PROBLEM STATEMENT =>
Everything from the line with "Balle De Tennis" to the last line of the listing must be retyped exactly, both ends included, with the pictures dropped.

----- RECORDS FOR THE TASK -----

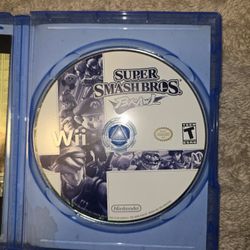 Super Smash Bros Brawl Disc Only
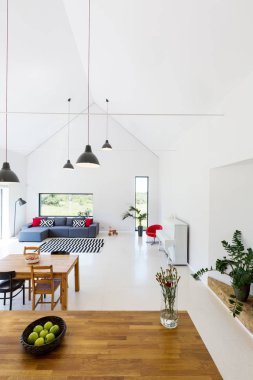 Yeni tasarım açık kat daire 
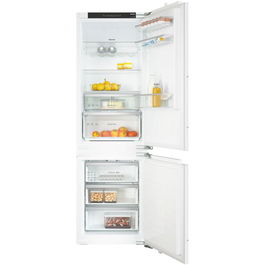 Combina frigorifica incorporabila Miele KDN 7724 E Active, 260 l, Clasa E, NoFrost, DailyFresh ExtraCool, Iluminare LED, H 177.2 cm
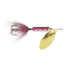 Wordens Rooster Tail In-Line Spinner, 2 1/2in, 1/6 oz Treble Hook, Rainbow, 210-RBOW
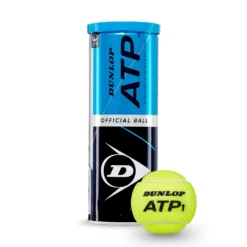 Balle De Tennis Dunlop ATP (3 Balles) -Magasin De Sport De Tennis DT19 601313 ATP20OFFICIAL20BALL 3TIN 03 1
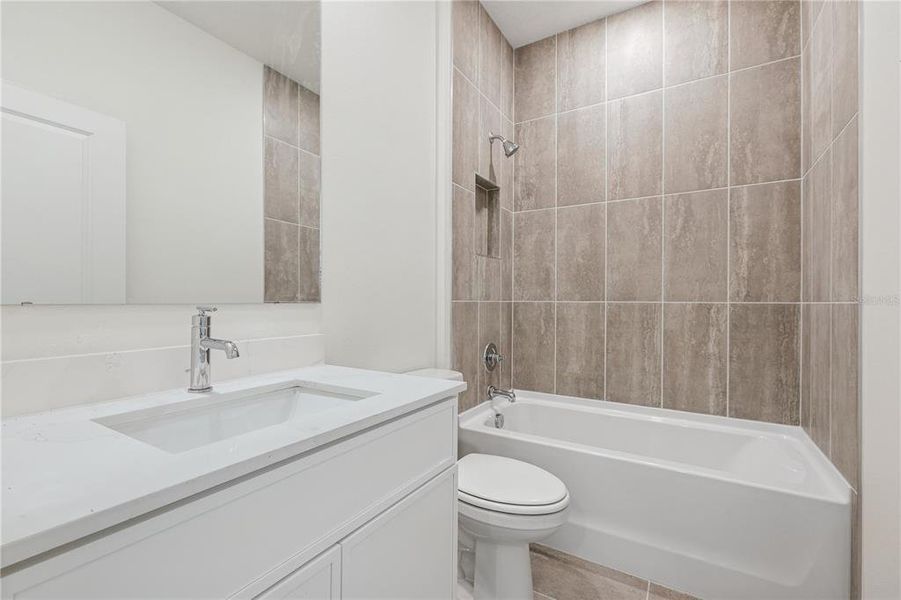 Furnished interior view inside a new home in Sabana Reserve, Ocala (Image 7).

-----

ANSWER SPACE =>
 Balle De Tennis Dunlop ATP (3 Balles) -Magasin De Sport De Tennis DT19 601313 ATP20OFFICIAL20BALL 3TIN 03 1
 Furnished interior view inside a new home in Sabana Reserve, Ocala (Image 7).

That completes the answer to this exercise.